Ci si mette però di mezzo l’amore: Henri incontra per caso Margaret e, invaghitosene, scopre di non voler più morire. Disdire il contratto sarebbe facile, se non fosse che, quando vi si reca il giorno dopo essere scampato ad un primo assalto del killer, l’Honolulu Bar è completamente raso al suolo e dei suoi avventori non c’è neanche l’ombra…
Dopo la “trilogia operaia” di Ombre nel paradiso (1986), Ariel (1988) e La fiammiferaia (1989), il bizzarro road-movie musicale di Leningrad Cowboys Go America (1989) e Amleto si mette in affari (1987), rilettura della tragedia shakesperiana in chiave anticapitalista, Aki Kaurismäki firma, con Ho affittato un killer (1990), un’opera in cui l’elemento comico “puro” ha un peso specifico maggiore. Per stessa ammissione del finlandese, la pellicola è ispirata alle commedie nere britanniche degli Ealing Studios, e a film come L’ultima vacanza (Henry Cass, 1950), La signora omicidi (Alexander Mackendrick, 1955) e Casco d’oro (Jacques Becker, 1952), per non parlare poi della dedica iniziale a Michael Powell. Il risultato è una piéce straniata e surreale, caratterizzata da dialoghi ridotti all’osso e movimenti di macchina essenziali. Un film, insomma, che reca l’indelebile marchio di Kaurismäki, cineasta dei tempi dilatati, delle ellissi, dei silenzi, il cui minimalismo confina con una sorta di pudore della messinscena e delle emozioni. Henri, Margaret e il killer (malato terminale di cancro, ma non per questo intenzionato a venir meno al suo dovere) sono le tipiche figure “ai margini” care al finlandese, personaggi umili, sradicati (Henri è un immigrato e la sua parlata ha un marcato accento francese), colti in scenari quasi hopperiani di muta desolazione (gli interni sguarniti, poveri, malamente illuminati da luci giallastre) o immersi in paesaggi urbani post-atomici. A tal proposito, la Londra di macerie ritratta dal regista potrebbe essere una qualsiasi città europea, dato il rifiuto sistematico di fornire allo spettatore immagini in qualche modo caratterizzanti (il Big Bang, le guardie reali, Buckingam Palace ecc.). L’ambientazione, apparentemente retrò ma in realtà a-temporale, assume dunque una valenza simbolica e conferisce una sorta di universalità alla parabola tragicomica di questi tre relitti, animati, come le altre figure kaurismäkiane, da una dignità e un candore che permette loro di elevarsi al di sopra dello squallido materialismo della società capitalista.

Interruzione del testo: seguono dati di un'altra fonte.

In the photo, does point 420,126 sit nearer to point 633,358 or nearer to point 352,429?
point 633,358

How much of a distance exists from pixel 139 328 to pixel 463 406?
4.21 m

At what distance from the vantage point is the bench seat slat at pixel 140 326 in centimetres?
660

Ho affittato un killer non è forse il capolavoro assoluto di Kaurismäki (titolo che spetta probabilmente a L’uomo senza passato, 2002), ma è comunque uno dei suoi film più riusciti, un marchingegno cinematografico perfetto, in cui il tipico umorismo raggelato del regista nordeuropeo si fonde alla perfezione con l’elemento thrilling e quello drammatico, generando un mix dall’innegabile sagacia.